Cat O'Connor answered on 15 Jun 2011:
What a great question! But i think the germs are probably asking, why are there animals?
Bacteria and all their relatives have lived on this earth a lot longer than any animals so they kinda got here first! It’d just be plain rude to ask them to leave now wouldn’t it!!
These bacteria and viruses were not always disease causing germs. When animals started to evolve, the bugs evolved too so that they could live along side us. And then they said, hey, why live along side them, when I can live within them!! So then they evolved a bit more so that they could survive inside us and other animals. the problem is, that in some cases the things that they need to survive are also things that we need so then we have a little fight on our hands, and this is what infection is!
But don’t think all bugs are bad. there are loads of good ones too. Like the ones that make our yogurt, the ones that make our bread all light and fluffy and the ones that digest our foods (okay these guys are good, but their downside is that they can also make us fart 🙂 )!

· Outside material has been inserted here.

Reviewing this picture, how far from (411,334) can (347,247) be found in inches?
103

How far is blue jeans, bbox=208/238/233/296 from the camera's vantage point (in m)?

Does this answer your question? If not just let me know by a comment or ask another question!
Keep the good questions coming,
Pamela Lithgow answered on 15 Jun 2011:
I think Cat has answered your question very well!
One of the really interesting things about germs is that because they are not as complicated as animals they can evolve more rapidly. So as Cat said we have co evolved but the germs continue to evolve even quicker than us, which is why sometimes the nasty ones are particularly hard to get rid of because they have evolved to escape our drugs.
I agree with Cat about not all germs being bad and actually I would say most germs are not actually bad it is just the bad ones that get all the attention!
What sometimes happens is a germ which has evolved in one species of animal moves into another species of animal; in the first animal it may not have caused any harm but in the second one it harms it. Things like this are seen with SARS virus where they think it was in civet cats not causing to much problems but when it got into people it was deadly.
I know it wasn’t really your question but I hope you find what I wrote interesting!
Darren Braddick answered on 22 Jun 2011:
Wow I’m sorry again for such a late reply..
Well, germs are basically bacteria, and they exist because we do. If you consider the history of the world, once there was no life at all. Science now believes that from nothing, a single reproducing cell eventually came together and existed. This cell divided, and if you fast-forward millions and millions and millions of years, to now, we have all kinds of animals, birds, plants and bacteria. These all came from one cell all that time ago. This means that the nature world was single-celled (like germs) until a point. At that point, things became many cells, like animals and insects and plants. This is a big difference!
Of course, the single-cell germs kept on growing and changing, and that is why we have germs today! And the Earth contains MILLLIOONS of different ones! Really, we have no idea how many. Some are good for us, some are very bad for us, and many we will never ever discover. They cover virtually every surface on Earth, the seas, the skin of animals and outside of plants, inside humans and, just everywhere.
That is why there are germs 🙂
I hope this helps answer your question!